Dreams of Transcendence
Medicine focuses on restoring humans to a baseline state; but the natural extension of medicine is to ask whether we could ultimately improve ourselves beyond our baseline also:
Can we improve our cognitive abilities? Can we remove the need to sleep? Can we make ourselves more imaginative? Can we turn up certain traits (like creativity) and other traits (like attention) on demand?
Can we improve our physical attributes? Can we gain full control over our weight and muscle mass? Can we remove the need to exercise, or to sleep? Can we gain full control over our cosmetic attributes?
Can we solve the interface between humans and computers, or more specifically, can we improve on the peripheral nervous system as a BCI? Could we experience the video feed of a distant camera as directly as we experience input from our own eyes? Can we outsource specific functions (like math) to computing modules?
Can we replace our brains with computers? (And, if so, what would happen to our consciousness?)
Can we invent new states of consciousness?
Dreams of Creation
Before humans, biology was responsible for creating most of the high-complexity structures on earth.
Can we create entire structures out of biology? At the macroscale? (Can we grow buildings?) At the nanoscale? (Can we grow microprocessors?)
Can we create new kinds of life? Can we create chirally inverted life? Can we create life with different biochemistries?
Can we become much more efficient at creating life? Can we eliminate world hunger and malnutrition by making nutritious food ubiquitous and abundant? Can we pull down enough CO2 to offset historical greenhouse gas emissions? And, importantly, can we accomplish these goals without leading to ecological collapse?
Dreams of the Planet
Can we remediate environmental damage using biology, without that biology getting out of control? Can we build self-limiting systems for plastic degradation, and can we build systems for greenhouse gas removal and sequestration that will outperform industrial/chemical systems?
Can we improve our ability to communicate with animals? Can we ask mice how they feel during experiments?
Dreams of Exploration
Can we make humans biologically compatible with space travel? Can we harden human biology against radiation, and can we put humans into hibernation so that they do not age or die on trips of many decades, centuries, or millenia?

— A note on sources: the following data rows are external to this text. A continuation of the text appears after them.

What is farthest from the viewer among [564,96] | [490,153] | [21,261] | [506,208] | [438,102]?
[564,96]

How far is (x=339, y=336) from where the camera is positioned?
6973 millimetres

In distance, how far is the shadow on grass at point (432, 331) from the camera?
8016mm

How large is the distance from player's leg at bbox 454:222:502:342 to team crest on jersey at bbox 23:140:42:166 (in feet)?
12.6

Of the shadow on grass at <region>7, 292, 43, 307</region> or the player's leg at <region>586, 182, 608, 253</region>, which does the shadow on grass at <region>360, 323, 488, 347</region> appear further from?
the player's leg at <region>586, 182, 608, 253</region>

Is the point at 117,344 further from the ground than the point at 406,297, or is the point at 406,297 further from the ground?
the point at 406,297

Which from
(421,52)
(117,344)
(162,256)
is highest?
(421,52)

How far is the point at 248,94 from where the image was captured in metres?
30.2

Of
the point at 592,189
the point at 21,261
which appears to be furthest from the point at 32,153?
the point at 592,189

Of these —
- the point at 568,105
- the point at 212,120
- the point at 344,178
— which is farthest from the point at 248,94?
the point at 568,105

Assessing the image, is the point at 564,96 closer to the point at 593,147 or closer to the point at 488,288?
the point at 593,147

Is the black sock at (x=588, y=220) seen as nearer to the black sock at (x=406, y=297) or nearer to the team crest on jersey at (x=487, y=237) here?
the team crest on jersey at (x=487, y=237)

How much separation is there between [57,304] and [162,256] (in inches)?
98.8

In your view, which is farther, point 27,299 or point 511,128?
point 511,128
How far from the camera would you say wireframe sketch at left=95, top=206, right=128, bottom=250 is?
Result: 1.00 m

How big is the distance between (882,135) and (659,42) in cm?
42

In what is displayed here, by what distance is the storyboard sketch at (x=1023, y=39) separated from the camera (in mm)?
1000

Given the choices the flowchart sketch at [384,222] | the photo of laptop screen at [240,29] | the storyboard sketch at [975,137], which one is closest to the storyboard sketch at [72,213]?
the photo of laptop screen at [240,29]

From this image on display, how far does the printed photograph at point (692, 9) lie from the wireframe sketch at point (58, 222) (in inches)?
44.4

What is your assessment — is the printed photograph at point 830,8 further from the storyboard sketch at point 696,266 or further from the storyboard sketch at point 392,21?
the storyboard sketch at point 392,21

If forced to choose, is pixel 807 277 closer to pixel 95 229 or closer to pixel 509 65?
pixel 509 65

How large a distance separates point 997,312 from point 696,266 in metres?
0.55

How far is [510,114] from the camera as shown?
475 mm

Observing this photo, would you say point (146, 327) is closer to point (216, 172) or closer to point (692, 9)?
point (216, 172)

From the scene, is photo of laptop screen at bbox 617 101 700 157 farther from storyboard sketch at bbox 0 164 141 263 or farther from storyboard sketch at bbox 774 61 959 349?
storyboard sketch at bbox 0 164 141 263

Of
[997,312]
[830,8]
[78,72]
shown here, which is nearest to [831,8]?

Can we use biology to explore space, but in a way that will not destroy new ecosystems we come across?
Can we use biology to make new planets habitable, i.e., can we terraform planets? And, if so, can we do so in an amount of time that is relevant to the lives of individual humans?
Why don’t we work more on dreams?
Identifying dreams can change what you work on, and identifying good dreams can help you to attract better talent. So why don’t we work on more dreams? The short answer is, I think it probably comes back to funding. As long as the people who allocate funding—politicians, the voters that elect them, and the bureaucrats they appoint—are older and more touched by disease, the vast majority of funding for biology research will continue to go towards curing specific diseases as well. I am hopeful that the growth of science philanthropy may allow us to diversify our portfolio of biology dreams in the years to come.